Salam Hidup Penuh Berkah

Senin, 24 Oktober 2016

madrasah diniyah



BAB I
PENDAHULUAN
A.    Latar Belakang Masalah
Pendidikan meupakan kunci sekaligus pembuka bagi perkembangan suatu bangsa, pendidikan yang maju dan kuat akan mempercepat terjadinya perubahan social.  Namun jika sebaliknya pendidikan suatu bangsa mengalami kemunduran maka sudah dipastikan akan kontra produktif terhadap jalannya proses perubahan social suatu bangsa dan justru akan menimbulkan ketidak harmonisan tatanan social.
Dampak globalisasi sebagai akibat dari kemajuan teknologi yang mau tak mau telah memberi pengaruh dan merubah peradaban dunia. Demikian pula keterbukaan terhadap arus informasi yang menyangkut perkembangan ilmu pengetahuan telah memberikan dampak terhadap lingkungan, begitu mudahnya terakses dan dikomsumsi oleh masyarakat kita. Kecenderungan seperti itu harus diantisipasi oleh dunia pendidikan terutama madrasah diniayah, jika ingin menempatkan pendidikan pada visi sebagai agen pembangunan dan perkembangan yang tidak ketingalan zaman.
Dalam konteks ini pendidikan seperti yang dinyatakan oleh Amir Faisal, pendidikan harus mampu menyiapkan sumber daya manusia yang tidak sekedar menerima arus informasi global, tetapi harus memberikan bekal kepada mereka agar dapat mengolah, menyesuaikan, dan mengembangkan apa yang ditrima melalui arus informasi itu, yaitu manusia yang kreatif dan produktif. Manusia yang kreatif dan produktif inilah yang menurut Mochtar Buchori yang harus dijadikan visi pendidikan termasuk pendidikan Islam karena manusia yang demikianlah yang didambakan kehadiranya baik secara individual, social maupun nasional. Dan disinilah madrasah diniyah harus mampu mencetak manusia-manusia yang kretaif dan produktif yang mampu memberikan warna dalam masyarakatnya, serta tidak ikut terbawa oleh arus global tapi mampu mengambil kemanfatan untuk dirinya dan orang lain.

- **Daftar Tugas**
**a.** Jawablah pertanyaan berikut berdasarkan kutipan tentang madrasah diniyah.
(i) Menurut kutipan itu, pendidikan merupakan "kunci sekaligus pembuka" bagi apa?
(ii) Siapa yang menyatakan bahwa pendidikan harus mampu menyiapkan sumber daya manusia yang tidak sekadar menerima arus informasi global?
(iii) Menurut Mochtar Buchori, manusia seperti apa yang harus dijadikan visi pendidikan?
**b.** Tuliskan bagian berikutnya dari kutipan tentang madrasah diniyah, dimulai setelah kalimat terakhirnya.

- **Baris yang Disediakan**

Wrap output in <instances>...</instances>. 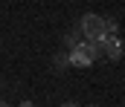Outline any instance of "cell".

---

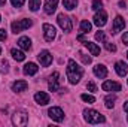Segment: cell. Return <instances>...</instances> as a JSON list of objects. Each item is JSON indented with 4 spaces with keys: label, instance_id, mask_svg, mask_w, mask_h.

- **Jawaban Tugas**
**a.**
(i) Perkembangan suatu bangsa.
(ii) Amir Faisal.
(iii) Manusia yang kreatif dan produktif.

**b.**
B.     Rumusan Masalah
1.      Bagaimana sejarah madrasah?
2.      apa pengertian madrasah diniyah?
3.      Bagaimana sejarah perkembangan madrasah diniyah di Indonesia?
4.      Bagaimana tingkatan dalam madrasah diniyah?
5.      Bagaimana potensi dan kelebihan madrasah diniyah?
C.    Tujuan Penulisan
1.      Untuk mengetahui sejarah madrasah.
2.      Untuk mengetahui pengertian madrasah diniyah.
3.      Untuk mengetahui sejarah perkembangan madrasah diniyah di Indonesia.
4.      Untuk mengetahui tingkatan dalam madrasah diniyah.
5.      Untuk mengetahui potensi dan kelebihan madrasah diniyah.
D.    Manfaaat Penulisan
Dapat menambah wawasan kita dalam bidang ilmu pemikiran pendidikan islam khususnya dalam hal madrasah diniyah.




BAB II
PEMBAHASAN
A.    Sejarah Madrasah
Madrasah sebagai lembaga pendidikan dalam bentuk pendidikan formal sudah dikenal sejak awal abad ke-11 atau 12 M, atau abad ke 5-6 H, yaitu sejak dikenal adanya Madrasah Nidzamiyah yang didirikan di Baghdad oleh Nizam Al-Mulk, seorang wazir dari Dinasti Saljuk. Pendirian Madarasah ini telah memperkaya khasanah lembaga pendidikan dilingkungan masyarakat Islam, karena pada masa sebelumnya masyarakat Islam hanya mengenal pendidikan tradisional yang diselenggarakan di masjid-masjid dan dar al-khuttab. Di Timur Tengah institusi madrasah berkembang untuk menyelenggarakan pendidikan keislaman tingkat lanjut (advance/tinggi), yaitu melayani mereka yang masih haus ilmu sesudah sekian lama menimbanya dengan belajar di masjid-masjid dan/atau dar al-khuttab. Dengan demikian, pertumbuhan madrasah sepenuhnya merupakan perkembangan lanjut dan alamiah dari dinamika internal yang tumbuh dari dalam masyarakat Islam sendiri.
di Indonesia, keadaan tidak demikian. Madrasah merupakan fenomena modern yang muncul pada awal abad ke-20. Berbeda dengan di timur Tengah di mana madrasah adalah lembaga pendidikan yang memberikan pelajaran ilmu agama tingkat lanjut, sebutan madrasah di Indonesia mengacu kepada lembaga pendidikan yang memberikan pelajaran agama Islam tingkat rendah dan menengah. perkembangannya diperkirakan lebih merupakan reaksi terhadap faktor-faktor yang berkembang dari luar lembaga pendidikan yang secara tradisional sudah ada, terutama munculnya pendidikan modern Barat. Dengan perkataan lain, tumbuhnya madrasah di Indonesia adalah hasil tarik menarik antara pesantren sebagai lembaga pendidikan asli (indegenus culture/tradisional) yang sudah ada di satu sisi, dengan pendidikan Barat (modern) di sisi lain.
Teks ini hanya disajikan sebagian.